What you should do: Will you write out all the entries below exactly?

** START OF Material **

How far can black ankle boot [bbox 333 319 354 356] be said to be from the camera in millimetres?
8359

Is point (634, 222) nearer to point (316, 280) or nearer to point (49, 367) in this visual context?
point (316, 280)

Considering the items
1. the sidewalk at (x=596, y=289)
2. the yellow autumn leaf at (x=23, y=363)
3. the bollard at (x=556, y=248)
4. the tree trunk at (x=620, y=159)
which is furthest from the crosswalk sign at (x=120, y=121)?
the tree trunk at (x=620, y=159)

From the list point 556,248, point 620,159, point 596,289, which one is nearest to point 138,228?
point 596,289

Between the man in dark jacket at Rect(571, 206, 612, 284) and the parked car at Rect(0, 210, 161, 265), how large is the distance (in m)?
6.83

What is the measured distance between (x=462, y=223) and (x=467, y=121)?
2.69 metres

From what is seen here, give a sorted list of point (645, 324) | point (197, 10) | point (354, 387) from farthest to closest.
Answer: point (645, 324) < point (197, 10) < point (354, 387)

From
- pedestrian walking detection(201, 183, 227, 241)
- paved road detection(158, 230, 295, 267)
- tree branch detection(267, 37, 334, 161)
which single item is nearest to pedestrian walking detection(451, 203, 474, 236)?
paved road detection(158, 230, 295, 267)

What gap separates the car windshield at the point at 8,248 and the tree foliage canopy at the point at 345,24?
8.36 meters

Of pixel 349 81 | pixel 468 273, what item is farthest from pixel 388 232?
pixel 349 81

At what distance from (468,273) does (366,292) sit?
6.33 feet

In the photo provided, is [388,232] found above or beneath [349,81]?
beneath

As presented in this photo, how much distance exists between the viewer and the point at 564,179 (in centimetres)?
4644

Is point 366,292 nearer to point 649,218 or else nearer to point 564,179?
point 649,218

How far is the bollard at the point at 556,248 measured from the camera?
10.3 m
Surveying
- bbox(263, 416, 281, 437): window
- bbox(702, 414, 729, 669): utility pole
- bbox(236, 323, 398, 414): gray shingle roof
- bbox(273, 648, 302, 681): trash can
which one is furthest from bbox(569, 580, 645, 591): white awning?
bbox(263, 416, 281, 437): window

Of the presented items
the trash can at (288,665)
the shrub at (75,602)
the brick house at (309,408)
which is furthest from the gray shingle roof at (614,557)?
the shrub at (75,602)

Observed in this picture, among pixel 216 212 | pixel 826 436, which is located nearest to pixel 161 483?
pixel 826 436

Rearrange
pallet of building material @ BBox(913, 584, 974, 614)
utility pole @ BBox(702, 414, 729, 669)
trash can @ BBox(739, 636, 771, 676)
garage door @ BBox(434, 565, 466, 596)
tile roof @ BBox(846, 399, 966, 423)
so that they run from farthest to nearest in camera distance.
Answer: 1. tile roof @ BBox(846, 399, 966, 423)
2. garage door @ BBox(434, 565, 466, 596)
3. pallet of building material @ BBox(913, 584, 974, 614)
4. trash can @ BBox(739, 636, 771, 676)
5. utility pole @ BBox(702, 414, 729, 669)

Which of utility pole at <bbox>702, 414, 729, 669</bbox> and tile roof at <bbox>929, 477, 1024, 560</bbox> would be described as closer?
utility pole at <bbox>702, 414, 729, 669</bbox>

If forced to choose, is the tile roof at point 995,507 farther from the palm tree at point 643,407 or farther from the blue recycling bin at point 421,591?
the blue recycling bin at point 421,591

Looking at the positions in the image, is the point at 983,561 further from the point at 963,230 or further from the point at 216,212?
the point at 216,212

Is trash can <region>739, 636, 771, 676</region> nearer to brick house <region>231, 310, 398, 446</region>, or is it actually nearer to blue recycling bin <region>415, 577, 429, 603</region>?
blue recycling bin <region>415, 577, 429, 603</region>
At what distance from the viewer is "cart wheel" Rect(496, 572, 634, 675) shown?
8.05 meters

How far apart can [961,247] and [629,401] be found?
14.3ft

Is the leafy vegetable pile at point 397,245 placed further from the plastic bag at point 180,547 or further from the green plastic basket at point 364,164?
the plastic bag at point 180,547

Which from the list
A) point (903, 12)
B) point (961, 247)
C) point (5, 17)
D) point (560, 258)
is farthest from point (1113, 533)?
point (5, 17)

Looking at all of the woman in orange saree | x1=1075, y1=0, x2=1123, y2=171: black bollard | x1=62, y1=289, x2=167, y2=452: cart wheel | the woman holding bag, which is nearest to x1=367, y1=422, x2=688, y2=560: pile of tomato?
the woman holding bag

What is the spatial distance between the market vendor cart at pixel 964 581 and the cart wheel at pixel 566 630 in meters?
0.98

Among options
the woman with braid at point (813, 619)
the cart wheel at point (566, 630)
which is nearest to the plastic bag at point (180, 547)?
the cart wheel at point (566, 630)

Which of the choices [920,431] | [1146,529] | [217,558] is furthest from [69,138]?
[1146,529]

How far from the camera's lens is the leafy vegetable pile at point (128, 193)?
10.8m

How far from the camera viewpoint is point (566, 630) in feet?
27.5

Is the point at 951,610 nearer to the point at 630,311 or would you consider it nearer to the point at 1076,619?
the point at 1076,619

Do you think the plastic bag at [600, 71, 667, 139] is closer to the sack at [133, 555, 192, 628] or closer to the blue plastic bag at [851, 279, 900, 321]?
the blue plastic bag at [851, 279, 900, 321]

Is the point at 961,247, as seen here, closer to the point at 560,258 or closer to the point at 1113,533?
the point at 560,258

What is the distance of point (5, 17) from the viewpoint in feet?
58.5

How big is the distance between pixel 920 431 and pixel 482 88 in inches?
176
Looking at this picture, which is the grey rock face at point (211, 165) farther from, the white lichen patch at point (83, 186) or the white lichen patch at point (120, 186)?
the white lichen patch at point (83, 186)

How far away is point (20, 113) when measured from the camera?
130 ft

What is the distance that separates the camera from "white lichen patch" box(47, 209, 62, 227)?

** END OF Material **

Written response:
How far can black ankle boot [bbox 333 319 354 356] be said to be from the camera in millimetres?
8359

Is point (634, 222) nearer to point (316, 280) or nearer to point (49, 367) in this visual context?
point (316, 280)

Considering the items
1. the sidewalk at (x=596, y=289)
2. the yellow autumn leaf at (x=23, y=363)
3. the bollard at (x=556, y=248)
4. the tree trunk at (x=620, y=159)
which is furthest from the crosswalk sign at (x=120, y=121)?
the tree trunk at (x=620, y=159)

From the list point 556,248, point 620,159, point 596,289, which one is nearest to point 138,228?
point 596,289

Between the man in dark jacket at Rect(571, 206, 612, 284) and the parked car at Rect(0, 210, 161, 265), how large is the distance (in m)?
6.83

What is the measured distance between (x=462, y=223) and (x=467, y=121)?
2.69 metres

From what is seen here, give a sorted list of point (645, 324) | point (197, 10) | point (354, 387) from farthest to closest.
Answer: point (645, 324) < point (197, 10) < point (354, 387)

From
- pedestrian walking detection(201, 183, 227, 241)
- paved road detection(158, 230, 295, 267)
- tree branch detection(267, 37, 334, 161)
which single item is nearest to pedestrian walking detection(451, 203, 474, 236)?
paved road detection(158, 230, 295, 267)

What gap separates the car windshield at the point at 8,248 and the tree foliage canopy at the point at 345,24?
8.36 meters

Of pixel 349 81 | pixel 468 273, what item is farthest from pixel 388 232?
pixel 349 81

At what distance from (468,273) does (366,292) sit?
6.33 feet

In the photo provided, is [388,232] found above or beneath [349,81]?
beneath

As presented in this photo, how much distance exists between the viewer and the point at 564,179 (in centimetres)?
4644

Is point 366,292 nearer to point 649,218 or else nearer to point 564,179?
point 649,218

How far is the bollard at the point at 556,248 measured from the camera?
10.3 m
Surveying
- bbox(263, 416, 281, 437): window
- bbox(702, 414, 729, 669): utility pole
- bbox(236, 323, 398, 414): gray shingle roof
- bbox(273, 648, 302, 681): trash can
which one is furthest from bbox(569, 580, 645, 591): white awning?
bbox(263, 416, 281, 437): window

Of the presented items
the trash can at (288,665)
the shrub at (75,602)
the brick house at (309,408)
which is furthest from the gray shingle roof at (614,557)?
the shrub at (75,602)

Observed in this picture, among pixel 216 212 | pixel 826 436, which is located nearest to pixel 161 483?
pixel 826 436

Rearrange
pallet of building material @ BBox(913, 584, 974, 614)
utility pole @ BBox(702, 414, 729, 669)
trash can @ BBox(739, 636, 771, 676)
garage door @ BBox(434, 565, 466, 596)
tile roof @ BBox(846, 399, 966, 423)
so that they run from farthest to nearest in camera distance.
Answer: 1. tile roof @ BBox(846, 399, 966, 423)
2. garage door @ BBox(434, 565, 466, 596)
3. pallet of building material @ BBox(913, 584, 974, 614)
4. trash can @ BBox(739, 636, 771, 676)
5. utility pole @ BBox(702, 414, 729, 669)

Which of utility pole at <bbox>702, 414, 729, 669</bbox> and tile roof at <bbox>929, 477, 1024, 560</bbox> would be described as closer?
utility pole at <bbox>702, 414, 729, 669</bbox>

If forced to choose, is the tile roof at point 995,507 farther from the palm tree at point 643,407 or farther from the blue recycling bin at point 421,591?
the blue recycling bin at point 421,591

Looking at the positions in the image, is the point at 983,561 further from the point at 963,230 or further from the point at 216,212?
the point at 216,212

Is trash can <region>739, 636, 771, 676</region> nearer to brick house <region>231, 310, 398, 446</region>, or is it actually nearer to blue recycling bin <region>415, 577, 429, 603</region>?
blue recycling bin <region>415, 577, 429, 603</region>
At what distance from the viewer is "cart wheel" Rect(496, 572, 634, 675) shown?
8.05 meters

How far apart can [961,247] and [629,401] be found?
14.3ft

Is the leafy vegetable pile at point 397,245 placed further from the plastic bag at point 180,547 or further from the green plastic basket at point 364,164?
the plastic bag at point 180,547

Which from the list
A) point (903, 12)
B) point (961, 247)
C) point (5, 17)
D) point (560, 258)
is farthest from point (1113, 533)?
point (5, 17)

Looking at all of the woman in orange saree | x1=1075, y1=0, x2=1123, y2=171: black bollard | x1=62, y1=289, x2=167, y2=452: cart wheel | the woman holding bag, which is nearest to x1=367, y1=422, x2=688, y2=560: pile of tomato?
the woman holding bag

What is the spatial distance between the market vendor cart at pixel 964 581 and the cart wheel at pixel 566 630 in meters?
0.98

Among options
the woman with braid at point (813, 619)
the cart wheel at point (566, 630)
which is nearest to the plastic bag at point (180, 547)?
the cart wheel at point (566, 630)

Which of the choices [920,431] | [1146,529] | [217,558] is furthest from [69,138]?
[1146,529]

How far from the camera's lens is the leafy vegetable pile at point (128, 193)?
10.8m

How far from the camera viewpoint is point (566, 630) in feet?
27.5

Is the point at 951,610 nearer to the point at 630,311 or would you consider it nearer to the point at 1076,619?
the point at 1076,619

Do you think the plastic bag at [600, 71, 667, 139] is closer to the sack at [133, 555, 192, 628] or closer to the blue plastic bag at [851, 279, 900, 321]?
the blue plastic bag at [851, 279, 900, 321]

Is the point at 961,247, as seen here, closer to the point at 560,258 or closer to the point at 1113,533?
the point at 560,258

What is the distance of point (5, 17) from the viewpoint in feet?
58.5

How big is the distance between pixel 920 431 and pixel 482 88 in inches?
176
Looking at this picture, which is the grey rock face at point (211, 165) farther from, the white lichen patch at point (83, 186) or the white lichen patch at point (120, 186)?
the white lichen patch at point (83, 186)

How far away is point (20, 113) when measured from the camera?
130 ft

What is the distance that separates the camera from "white lichen patch" box(47, 209, 62, 227)?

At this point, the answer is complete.